** What the task requires **
Each entry below is to be written out exactly, and the pictures are to be left out.

*** Records Section Begins ***

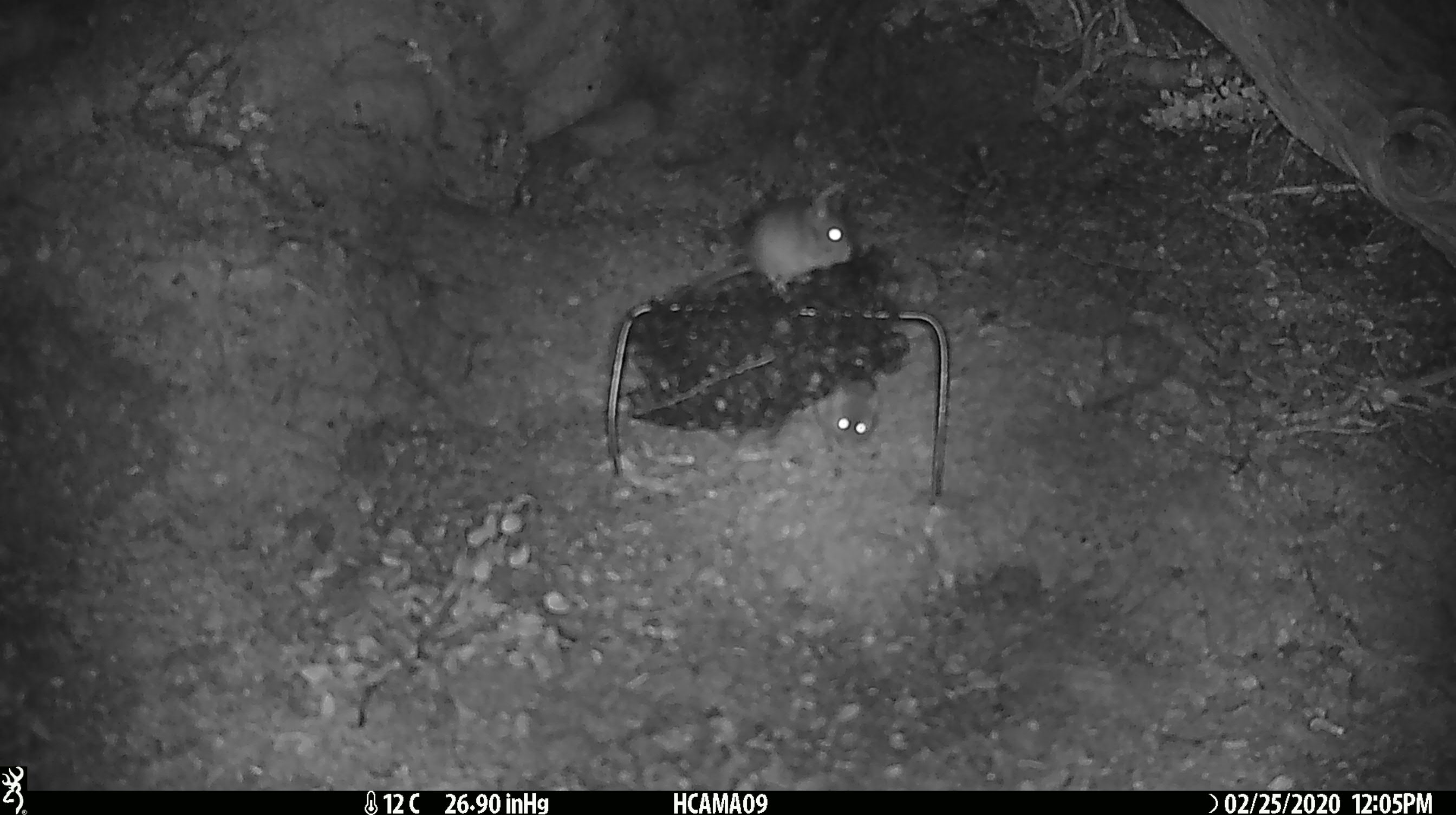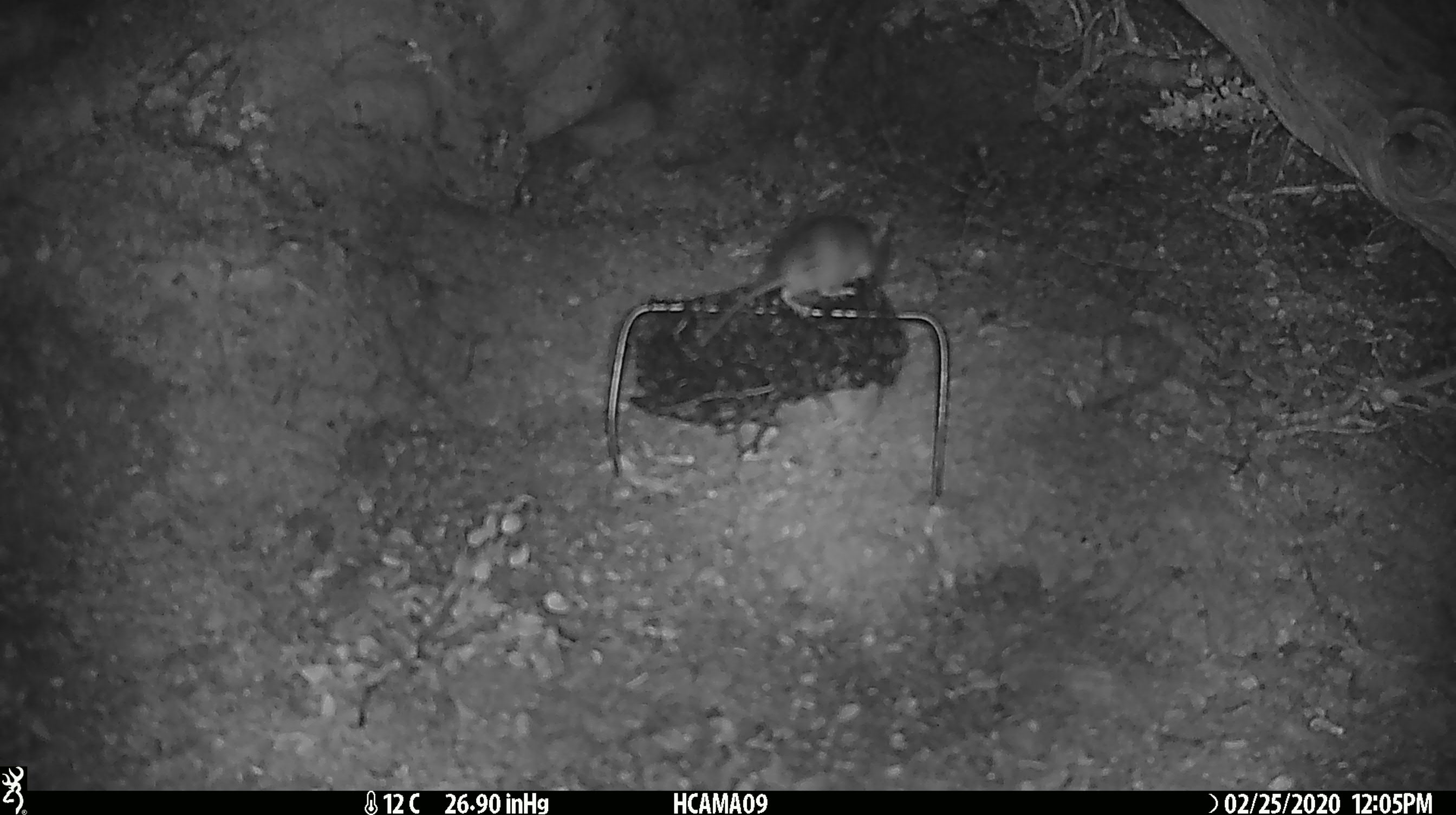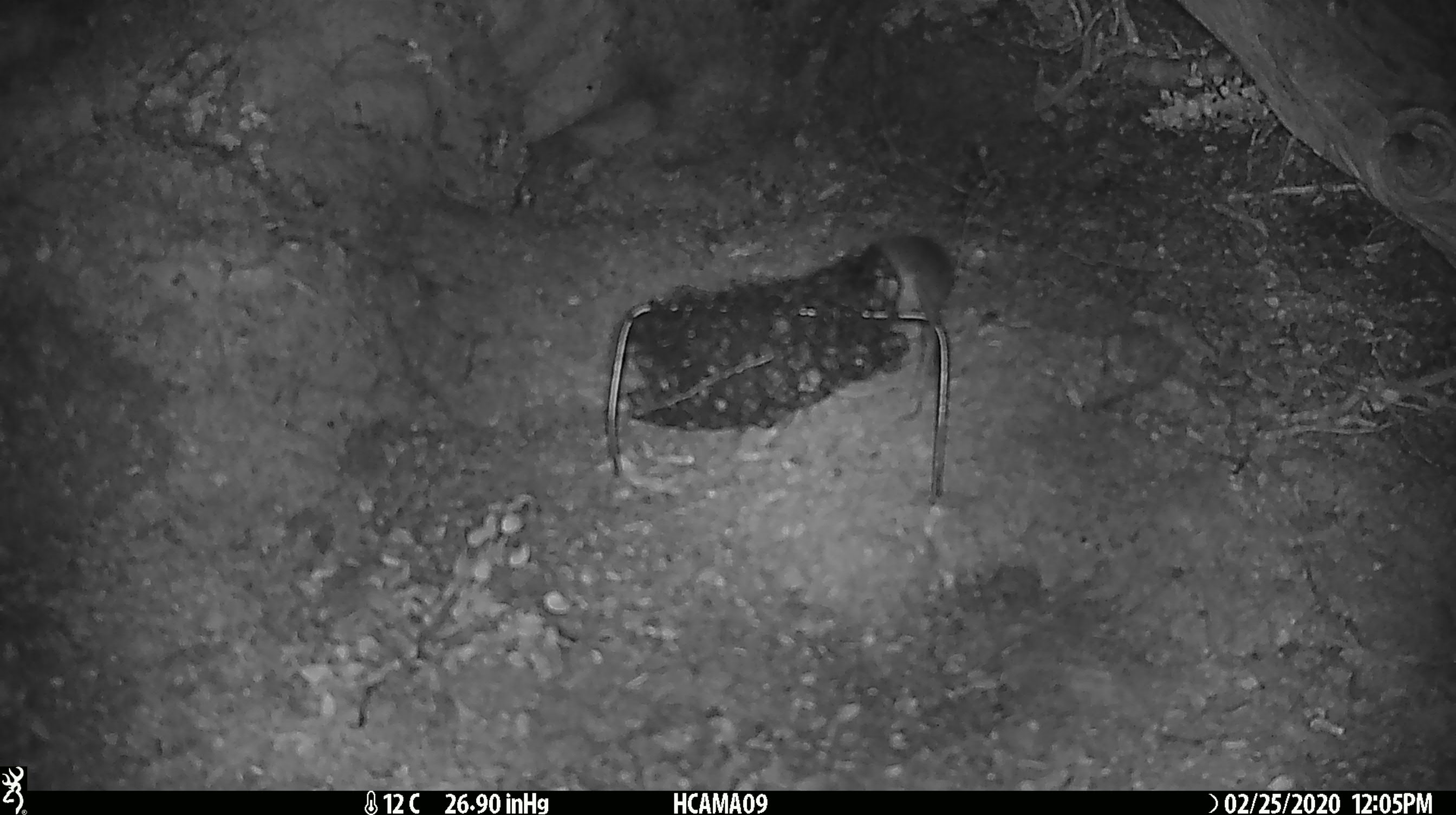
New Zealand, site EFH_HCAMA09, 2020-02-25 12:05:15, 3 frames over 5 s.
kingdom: Animalia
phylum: Chordata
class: Mammalia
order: Rodentia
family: Muridae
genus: Mus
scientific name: Mus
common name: mouse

*** Records Section Ends ***

** Result of this exercise **
New Zealand, site EFH_HCAMA09, 2020-02-25 12:05:15, 3 frames over 5 s.
kingdom: Animalia
phylum: Chordata
class: Mammalia
order: Rodentia
family: Muridae
genus: Mus
scientific name: Mus
common name: mouse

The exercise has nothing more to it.